Partes del ejercicio —
**1)** Responde estas preguntas sobre el fragmento acerca de la influenza española:
(a) ¿En qué año llegó la influenza española a México?
(b) ¿A quiénes perdió el abuelo paterno por esta epidemia?
(c) ¿Qué tres palabras usan los comentaristas con soltura e insistencia?
**2)** Copia el fragmento comenzando por "Hace casi 100" y siguiendo hasta "en el mundo.", pero cambia "abuelo paterno" por "abuelo materno".

Extracto seleccionado —
# # # # #
Hace casi 100 años, en 1918, la influenza española que atacó al mundo entero también hizo su arribo a México. En mi familia el hecho se recuerda especialmente, porque mi abuelo paterno perdió a su primera esposa y dos hijos en las garras de esta epidemia que mató a millones en el mundo.
Muchos de los habitantes del DF no conocen este dato, pero tampoco necesitan saberlo para alarmarse. Para eso está la televisión, los periódicos, los medios de información todos, que como suele pasar, han sacado jugo de este asunto: Cada segundo los comentaristas vociferan al respecto, hablan de “muerte”, “crisis”, “epidemia” con una soltura e insistencia que, inevitablemente, inocula miedo.
# # # # #
Material proporcionado —
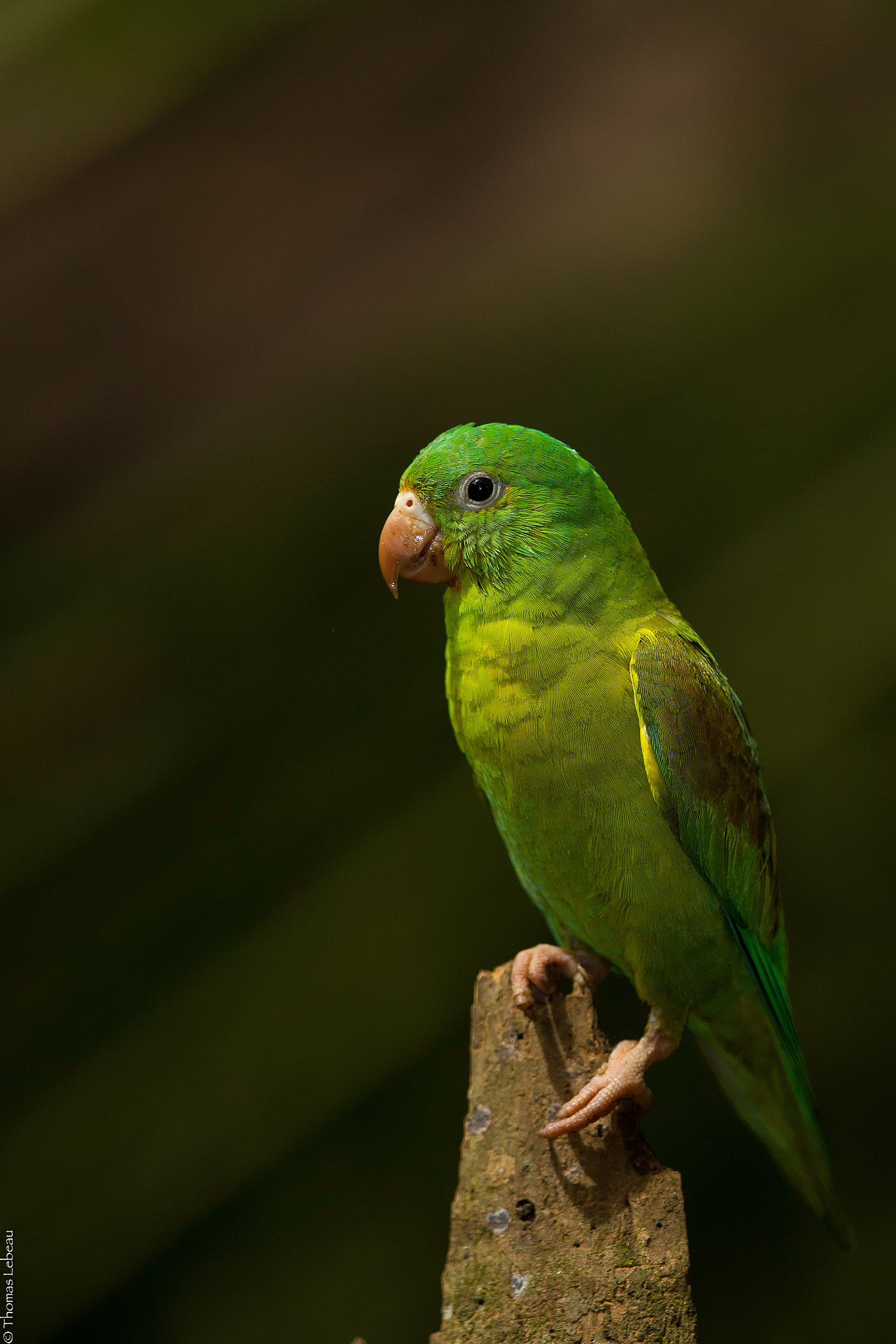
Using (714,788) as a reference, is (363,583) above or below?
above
# # # # #
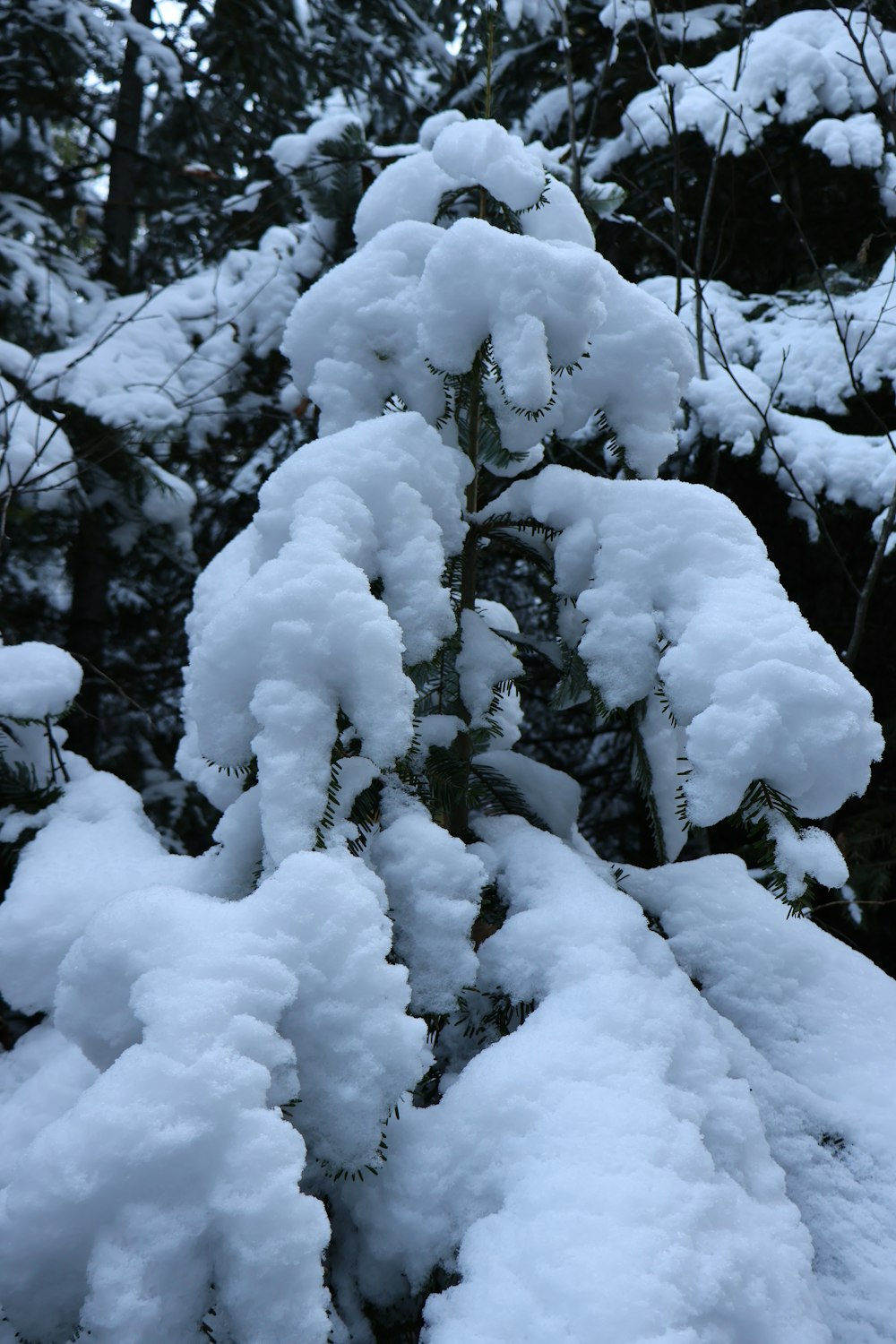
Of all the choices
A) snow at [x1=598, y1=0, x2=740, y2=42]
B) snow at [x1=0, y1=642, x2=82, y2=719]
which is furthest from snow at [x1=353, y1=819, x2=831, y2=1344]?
# # # # #
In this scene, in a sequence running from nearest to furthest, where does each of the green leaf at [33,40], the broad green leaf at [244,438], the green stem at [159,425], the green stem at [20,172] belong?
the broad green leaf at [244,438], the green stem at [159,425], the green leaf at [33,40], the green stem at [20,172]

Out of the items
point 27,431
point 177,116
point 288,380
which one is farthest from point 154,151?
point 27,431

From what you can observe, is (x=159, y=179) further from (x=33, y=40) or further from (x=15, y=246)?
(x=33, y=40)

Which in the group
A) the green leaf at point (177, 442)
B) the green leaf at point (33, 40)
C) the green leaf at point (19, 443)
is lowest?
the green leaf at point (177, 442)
# # # # #
Soluciones por tarea —
**1)**
(a) En 1918.
(b) A su primera esposa y dos hijos.
(c) “Muerte”, “crisis” y “epidemia”.

**2)**
Hace casi 100 años, en 1918, la influenza española que atacó al mundo entero también hizo su arribo a México. En mi familia el hecho se recuerda especialmente, porque mi abuelo materno perdió a su primera esposa y dos hijos en las garras de esta epidemia que mató a millones en el mundo.